Anika Collier Navaroli:

I'm going to share an example that I have actually never talked about publicly before. When I was working at a tech company that shall remain nameless, and we were in a crisis situation. A user had done something. And so we get called into the emergency meeting in which all of us, the company, all the cross-functional stakeholders were in a room talking together about what we're going to do about this user who has done something and gotten themselves into trouble.

When I joined the room, someone was sharing their screen to kind of show what's happening. And I see that the user that we are talking about is a Black person. I also see that the piece of content that we're looking at, this person has used the N word. And I remember sitting there thinking very specifically, I really hope that nobody reads this out loud. Just having that specific moment. And very quickly, not only did that happen, but the head of trust and safety goes on to read this piece of content. And again, it was a Black user, so they are using the N word and it ends with an A, and the head of trust and safety decides to say it ending with a hard er.

And so in that moment, somebody actually explained this to me and they said, you have this physical reaction to these words, even if someone is just reading a word on a piece of paper. And so I remember reacting, but very quickly I get called on, you're the most senior policy person in the room. What should we do, Anika? And so I have to take myself and say, okay, what do I do in this situation? How do I very quickly explain the way that Black people communicate the sort of expression that happens, why we shouldn't penalize users for being Black and speaking the way that they do, and do that very, very quickly, while also having this super emotional reaction. And I said, I haven't told this story before, and one of the reasons why I've never talked about this story before is because of the burden that was placed on me.

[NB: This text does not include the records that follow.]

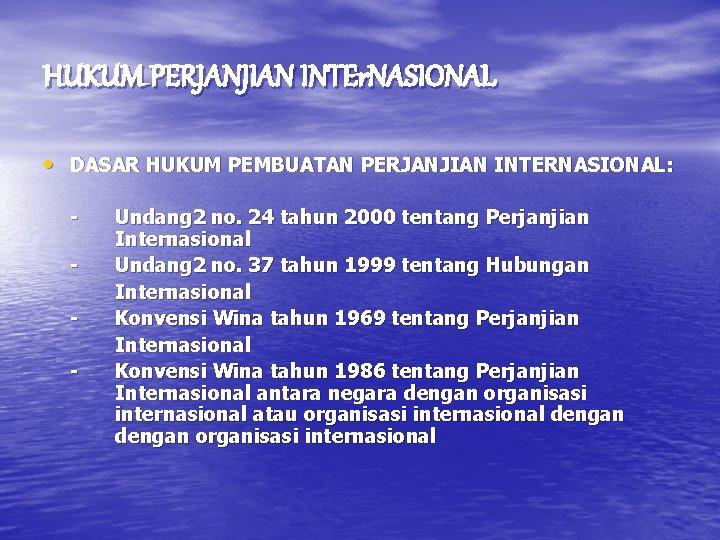 HUKUM PERJANJIAN INTEr. NASIONAL • DASAR HUKUM PEMBUATAN PERJANJIAN INTERNASIONAL: - Undang 2 no.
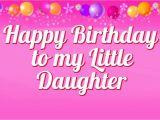 Happy Birthday Card to My Daughter 52 Cute Daughter Birthday Wishes Stock Golfian Com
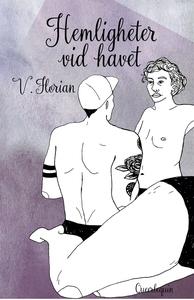 Hemligheter vid havet (e-bok) av V. Florian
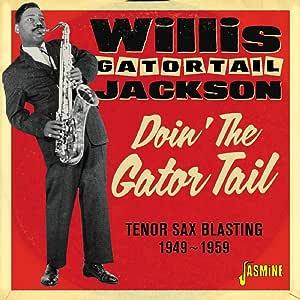 Amazon.co.jp: DOIN' THE GATOR TAIL ? TENOR SAX BLASTING 1949-1959: 音楽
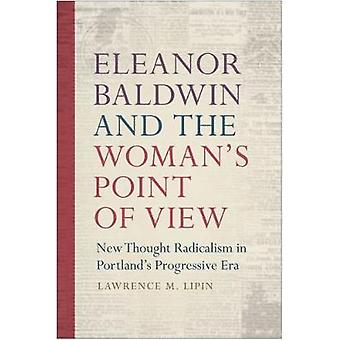Eleanor Baldwin and the Woman's Point of View - New Thought Radicalism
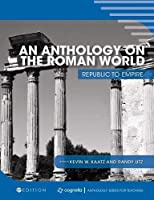 An Anthology on the Roman World: Republic to Empire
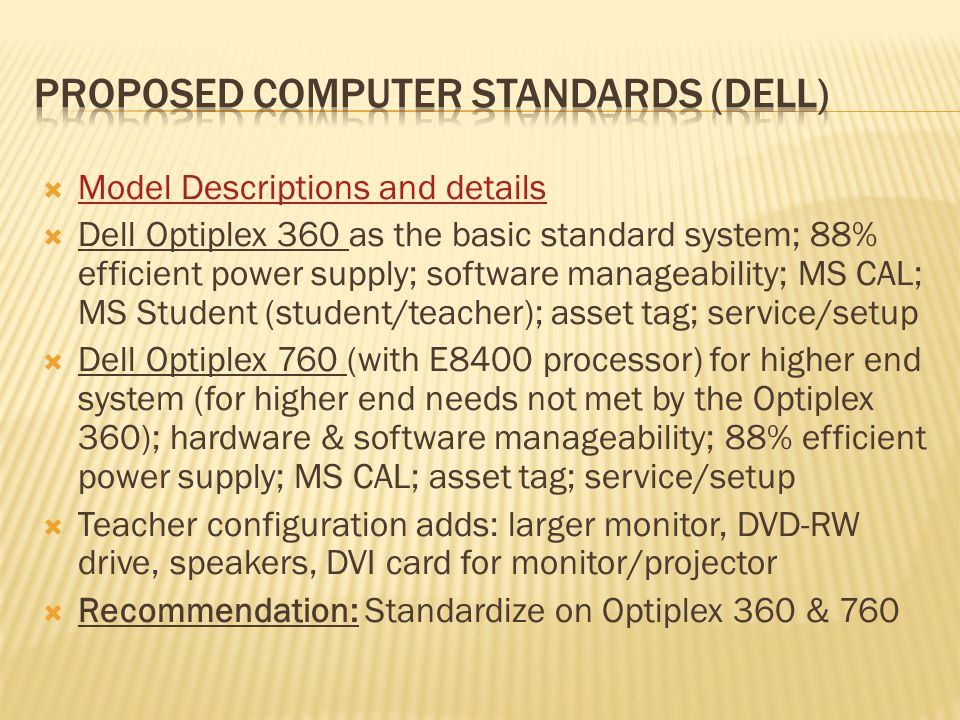 Model Descriptions and details Dell Optiplex 360 as the basic standard system; 88% efficient power supply; software manageability; MS CAL; MS Student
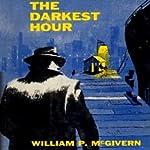 The Darkest Hour | William P. McGivern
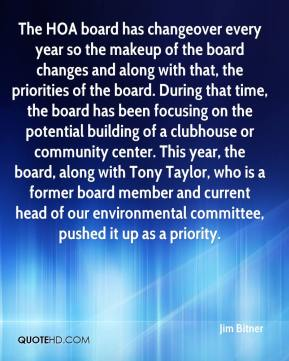 Jim Bitner  - The HOA board has changeover every year so the makeup of the board changes and along with that, the priorities of the board. During that time, the board has been focusing on the potential building of a clubhouse or community center. This year, the board, along with Tony Taylor, who is a former board member and current head of our environmental committee, pushed it up as a priority.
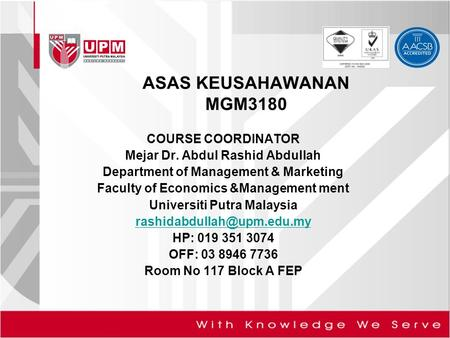 COURSE COORDINATOR Mejar Dr. Abdul Rashid Abdullah Department of Management & Marketing Faculty of Economics &Management ment Universiti Putra Malaysia.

And I wish, I’m Ms. whistleblower or Ms. truth teller, always talking about things, and I wish that I could sit here and tell you all that I put some time on this head of trust and safety's calendar. And we sat down and we had a nuanced conversation, and I explained to them about how I'm a Black queer woman who was raised in the south who has seen those words used or had them used in very violent situations in circumstances and the impact that it would have on me and why we shouldn't necessarily be saying that in the workplace. But the reality is this was my boss and I realized, do I want to go have a confrontational conversation with someone who might misconstrue this? They might think I'm calling them a racist, saying that they're racist, and that ruins our relationship.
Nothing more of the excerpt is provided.